Evidence review: safety

Evidence review: safety

The randomised crossover study by Gounaris et al. (2010) reported there were no side effects in the 22 neonates treated. However, the study was too small (n=22) and short term (48-hour treatment) to provide reliable information on safety or side effects.

The contraindications in the summary of product characteristics (SPC) for licensed 1 mg/ml domperidone oral suspension (the formulation most likely to be used off-label to promote tolerance of enteral feeds in children) indicate it should not be used when stimulation of gastric motility could be harmful, such as in people with gastrointestinal haemorrhage, mechanical obstruction or perforation. It is also contraindicated when there is a known hypersensitivity to domperidone or any of the excipients, and in the presence of a prolactin-releasing pituitary tumour (prolactinoma).

Precautions of using domperidone oral suspension in infants in the SPC include rare neurological side effects. It reports that since metabolic functions and the blood–brain barrier are not fully developed in the first months of life the risk of neurological side effects is higher in young children. Therefore, it recommends that the dose (for its licensed indications) be determined accurately and followed strictly in neonates, infants, toddlers and small children. The SPC also notes that overdosing may cause extrapyramidal symptoms in children.

The British national formulary for children states that prolactinaemia is a contraindication for use in children and that one of the rare side effects of domperidone may include hyperprolactinaemia.

The SPC also states in the precautions for use and undesirable effects sections that some epidemiological studies showed that domperidone may be associated with an increased risk of serious ventricular arrhythmias (very rare, frequency of less than 1 in 10,000), QTc interval prolongation (an alteration of the electrical activity in the heart; frequency unknown) or sudden cardiac death (frequency unknown).
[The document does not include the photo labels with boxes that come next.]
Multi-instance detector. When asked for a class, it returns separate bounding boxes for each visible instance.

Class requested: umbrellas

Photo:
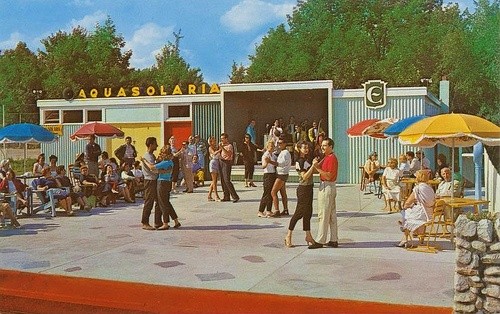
[346,118,380,153]
[0,122,58,184]
[383,114,433,170]
[399,111,500,249]
[362,118,402,169]
[69,122,125,143]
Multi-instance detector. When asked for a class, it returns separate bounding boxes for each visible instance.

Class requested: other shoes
[387,209,399,213]
[84,205,93,212]
[169,189,179,194]
[182,188,194,193]
[142,224,163,230]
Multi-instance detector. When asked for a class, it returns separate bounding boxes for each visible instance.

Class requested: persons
[209,133,240,203]
[362,149,461,232]
[86,134,101,178]
[239,133,264,187]
[208,137,223,201]
[141,137,173,230]
[258,139,277,218]
[246,119,260,165]
[265,138,291,217]
[140,145,181,230]
[395,170,436,248]
[264,116,328,166]
[165,134,212,194]
[114,137,137,167]
[285,140,319,247]
[308,138,338,249]
[0,151,144,229]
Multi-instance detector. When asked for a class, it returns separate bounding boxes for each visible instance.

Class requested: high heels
[12,223,22,229]
[125,197,136,203]
[393,240,413,248]
[280,209,289,215]
[305,238,316,245]
[99,202,108,207]
[244,183,257,187]
[284,237,294,247]
[66,210,74,216]
[271,210,280,217]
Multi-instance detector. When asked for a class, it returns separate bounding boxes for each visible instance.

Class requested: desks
[402,178,441,206]
[16,174,42,185]
[439,197,491,238]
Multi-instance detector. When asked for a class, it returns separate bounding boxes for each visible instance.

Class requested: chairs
[233,142,243,165]
[0,164,144,228]
[359,166,463,254]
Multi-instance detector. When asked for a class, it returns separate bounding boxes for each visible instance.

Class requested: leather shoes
[308,241,338,249]
[157,225,170,230]
[174,223,181,228]
[221,198,230,201]
[257,212,274,218]
[233,197,239,203]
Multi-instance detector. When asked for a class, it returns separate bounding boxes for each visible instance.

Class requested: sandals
[207,197,221,202]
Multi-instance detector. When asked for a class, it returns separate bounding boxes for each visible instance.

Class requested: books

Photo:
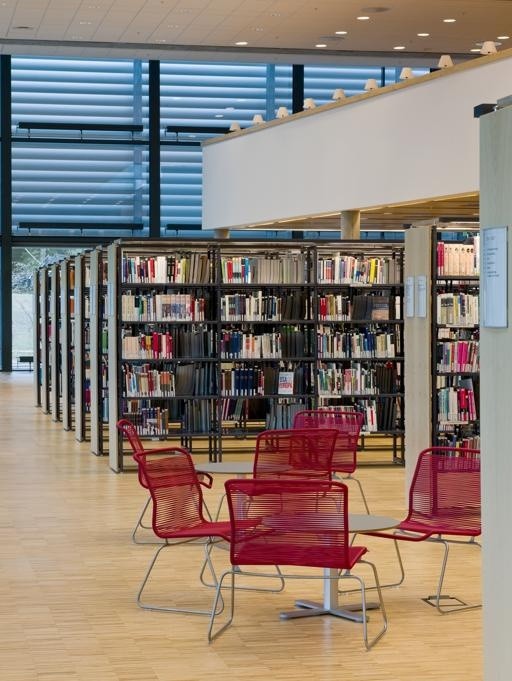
[40,262,110,422]
[124,251,404,436]
[437,242,479,469]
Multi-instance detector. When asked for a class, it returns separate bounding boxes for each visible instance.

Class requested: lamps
[229,40,498,133]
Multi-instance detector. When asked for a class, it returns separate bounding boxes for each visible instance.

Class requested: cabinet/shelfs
[36,240,406,471]
[406,225,481,515]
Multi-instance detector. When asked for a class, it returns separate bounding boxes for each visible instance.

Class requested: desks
[194,462,294,535]
[259,511,400,623]
[16,356,33,371]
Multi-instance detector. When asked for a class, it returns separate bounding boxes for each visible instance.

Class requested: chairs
[247,409,371,515]
[132,446,284,616]
[336,446,481,614]
[205,478,389,649]
[213,428,337,523]
[116,419,215,546]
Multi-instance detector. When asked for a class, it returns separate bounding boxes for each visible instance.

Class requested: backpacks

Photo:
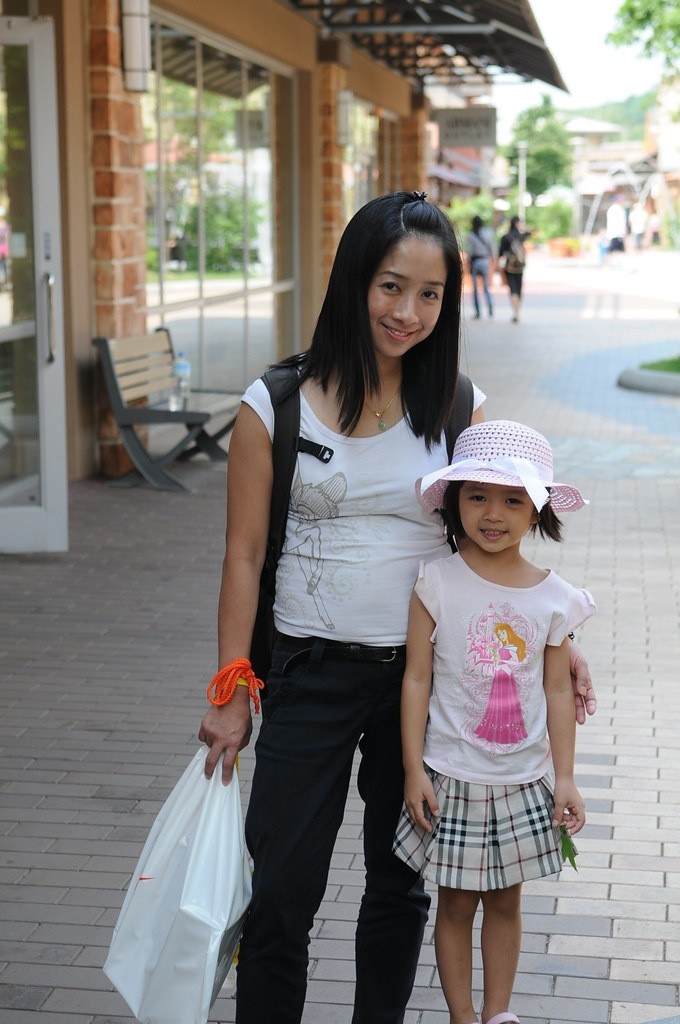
[508,236,526,267]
It states that domperidone should be used at the lowest effective dose in adults and children.

Caution needs to be exercised when using domperidone and other drugs that prolong QTc intervals in people who have existing prolongation of cardiac conduction intervals, particularly QTc, and in people with significant electrolyte disturbances or underlying cardiac diseases such as congestive heart failure.

The main metabolic pathway of domperidone is through the enzyme CYP3A4 and therefore co-administration with oral ketoconazole, erythromycin or other potent CYP3A4 inhibitors that prolong the QTc interval should be avoided.

In 2011, the European Medicines Agency Pharmacovigilance Working Party evaluated concerns about domperidone-related adverse heart effects, including QTc interval prolongation and arrhythmias (unstable heartbeats). They recommended that all product information for domperidone be updated to reflect the risk of these cardiac adverse events and that domperidone should be used with caution in people with certain heart conditions, including heart failure, a previous heart attack, angina (chest pains) and heart rhythm disorders.

In May 2012, the Medicines and Healthcare products Regulatory Agency issued a drug safety update, Domperidone: small risk of serious ventricular arrhythmia and sudden cardiac death. This stated that some epidemiological studies have shown that domperidone may be associated with a small increased risk of serious ventricular arrhythmia or sudden cardiac death. These risks may be higher in people older than 60 years and in people who receive daily oral doses of more than 30 mg. Non-prescription domperidone products are not recommended for use in people with underlying cardiac disease without medical supervision.

On 7 March 2013, the European Medicines Agency started a new safety review of domperidone-containing medicines in relation to continued concerns about its adverse effects on the heart. The European Medicines Agency will review all available data on the benefit–risk balance of domperidone-containing medicines, and issue an opinion on whether their marketing authorisations should be maintained, varied, suspended or withdrawn across the European Union. No expected date for the final decision has been given.

The European Medicines Agency advises that while the safety review is ongoing people should speak to their doctor or pharmacist if they have any questions or concerns.